The company is also liaising with the Australian Cyber Security Centre (ACSC), the National Office of Cyber Security (NOCS), the Office of the Australian Information Commissioner (OAIC), and other relevant authorities in response to this incident.
iiNet urges customers to remain vigilant, especially to any suspicious communications received via email, text, or phone call. It called upon individuals to remain alert to any unusual communications that claim to be from iiNet. Passwords for online accounts should be reset if the same credentials were used in connection with this incident. Strong and unique passwords are recommended for all accounts, including those linked to financial services, and should be updated regularly.
Additionally, multi-factor authentication should be enabled wherever possible, particularly for email, banking, and social media accounts. Caution is advised with emails or phone calls that request personal information or passwords. Personal information should not be shared unless the recipient’s identity is certain. Devices used to access online accounts should have up-to-date anti-virus software installed.

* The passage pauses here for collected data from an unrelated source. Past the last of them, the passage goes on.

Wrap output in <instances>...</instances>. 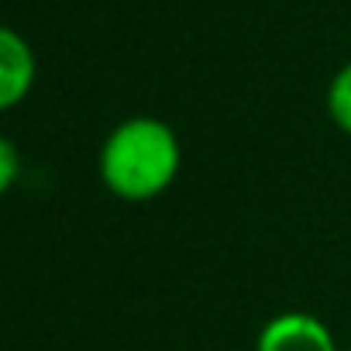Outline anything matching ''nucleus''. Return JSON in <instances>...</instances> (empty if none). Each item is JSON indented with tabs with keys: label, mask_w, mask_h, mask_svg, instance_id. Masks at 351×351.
<instances>
[{
	"label": "nucleus",
	"mask_w": 351,
	"mask_h": 351,
	"mask_svg": "<svg viewBox=\"0 0 351 351\" xmlns=\"http://www.w3.org/2000/svg\"><path fill=\"white\" fill-rule=\"evenodd\" d=\"M183 145L162 117H128L100 145L97 172L100 183L128 204L158 200L180 176Z\"/></svg>",
	"instance_id": "1"
},
{
	"label": "nucleus",
	"mask_w": 351,
	"mask_h": 351,
	"mask_svg": "<svg viewBox=\"0 0 351 351\" xmlns=\"http://www.w3.org/2000/svg\"><path fill=\"white\" fill-rule=\"evenodd\" d=\"M255 351H341V348L320 317L303 310H286L262 324Z\"/></svg>",
	"instance_id": "2"
},
{
	"label": "nucleus",
	"mask_w": 351,
	"mask_h": 351,
	"mask_svg": "<svg viewBox=\"0 0 351 351\" xmlns=\"http://www.w3.org/2000/svg\"><path fill=\"white\" fill-rule=\"evenodd\" d=\"M38 62L28 45L14 28L0 32V110H14L35 86Z\"/></svg>",
	"instance_id": "3"
},
{
	"label": "nucleus",
	"mask_w": 351,
	"mask_h": 351,
	"mask_svg": "<svg viewBox=\"0 0 351 351\" xmlns=\"http://www.w3.org/2000/svg\"><path fill=\"white\" fill-rule=\"evenodd\" d=\"M327 117L341 134L351 138V62H344L327 86Z\"/></svg>",
	"instance_id": "4"
},
{
	"label": "nucleus",
	"mask_w": 351,
	"mask_h": 351,
	"mask_svg": "<svg viewBox=\"0 0 351 351\" xmlns=\"http://www.w3.org/2000/svg\"><path fill=\"white\" fill-rule=\"evenodd\" d=\"M18 176H21V155H18L14 141L4 138V141H0V186H4V190H14Z\"/></svg>",
	"instance_id": "5"
},
{
	"label": "nucleus",
	"mask_w": 351,
	"mask_h": 351,
	"mask_svg": "<svg viewBox=\"0 0 351 351\" xmlns=\"http://www.w3.org/2000/svg\"><path fill=\"white\" fill-rule=\"evenodd\" d=\"M348 351H351V348H348Z\"/></svg>",
	"instance_id": "6"
}]
</instances>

Commenting on the Colt attack, Darren Williams, founder and CEO of BlackFog, wrote in an emailed statement that “With reports of stolen data being put up for sale, this is the kind of incident every organisation dreads. The claims come from an apparently financially motivated emerging group, with government and education sectors already in its sights. This also highlights how service providers are on the frontline of cyber attacks. Operators face intense pressure not only to maintain service continuity but also to safeguard sensitive data, making them especially attractive targets in the eyes of cybercriminals.”
He added that with data exfiltration now the attackers’ tactic of choice, “the balance of power shifts the moment information begins leaving an organisation. Addressing this threat requires a particular focus on detecting suspicious activity and stopping data exfiltration before it happens.”
“iiNet is the latest Australian critical infrastructure operator to be breached via a third-party using compromised employee access credentials likely purchased off the dark web,” Tony Jarvis, field CISO and vice president for the APJ region at Darktrace, wrote in an emailed statement. “Credentials-based attacks are not new, nor are they particularly sophisticated. And while insidious and pervasive, they are preventable. Enterprise cybersecurity 101 says access credentials must be routinely updated with strong, unique passwords and MFA enabled.”
Jarvis added that Australian organizations must heed these third-party attacks as a call to action. “Cybercriminals are using AI to automate attacks, and only AI-augmented cybersecurity can defend against it. Investing in stronger visibility over, and insights into, third-party providers’ cyber posture must be a business priority.”
The ransomware and data theft incidents in the U.K. and Australia affecting the telecom sector come as Norway’s Police Security Service (PST) confirmed that pro-Russian hackers seized control of a dam in Bremanger, western Norway, in April, opening a floodgate and letting water flow undetected for four hours. PST described the breach as a deliberate show of Moscow’s ability to remotely compromise critical infrastructure.
Polish officials also revealed that a cyberattack nearly shut down the water supply to a major city last week.
The attempt was thwarted, Deputy Prime Minister Krzysztof Gawkowski said, without naming the attackers or the city that was targeted. “At the last moment, we managed to see to it that when the attack began, our services had found out about it and we shut everything down,” Gawkowski said. “We managed to prevent the attack.”